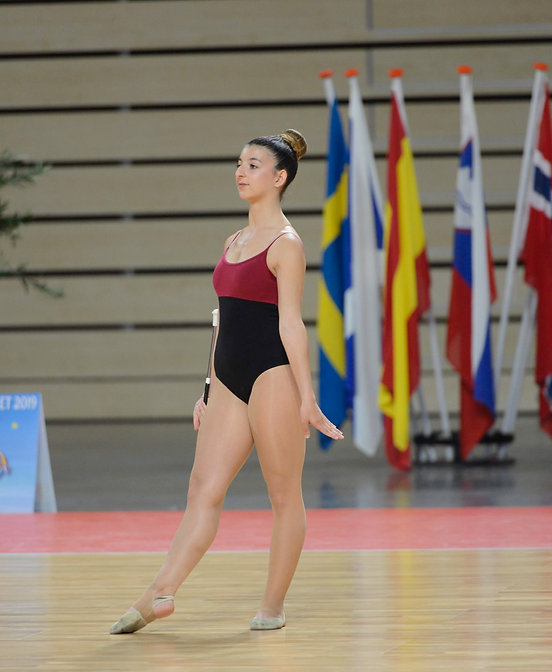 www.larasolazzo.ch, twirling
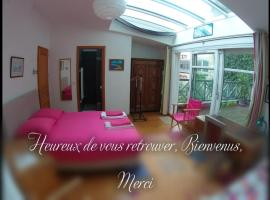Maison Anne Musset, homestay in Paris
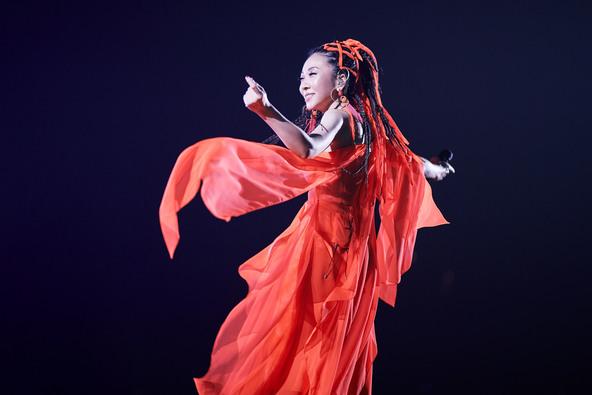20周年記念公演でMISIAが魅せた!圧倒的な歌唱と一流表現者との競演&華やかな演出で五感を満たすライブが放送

-=-=-=-=-

■ **Work to complete**
Copy the lines above exactly and exclude every image.

■ **Written response**
 www.larasolazzo.ch, twirling
Maison Anne Musset, homestay in Paris
20周年記念公演でMISIAが魅せた!圧倒的な歌唱と一流表現者との競演&華やかな演出で五感を満たすライブが放送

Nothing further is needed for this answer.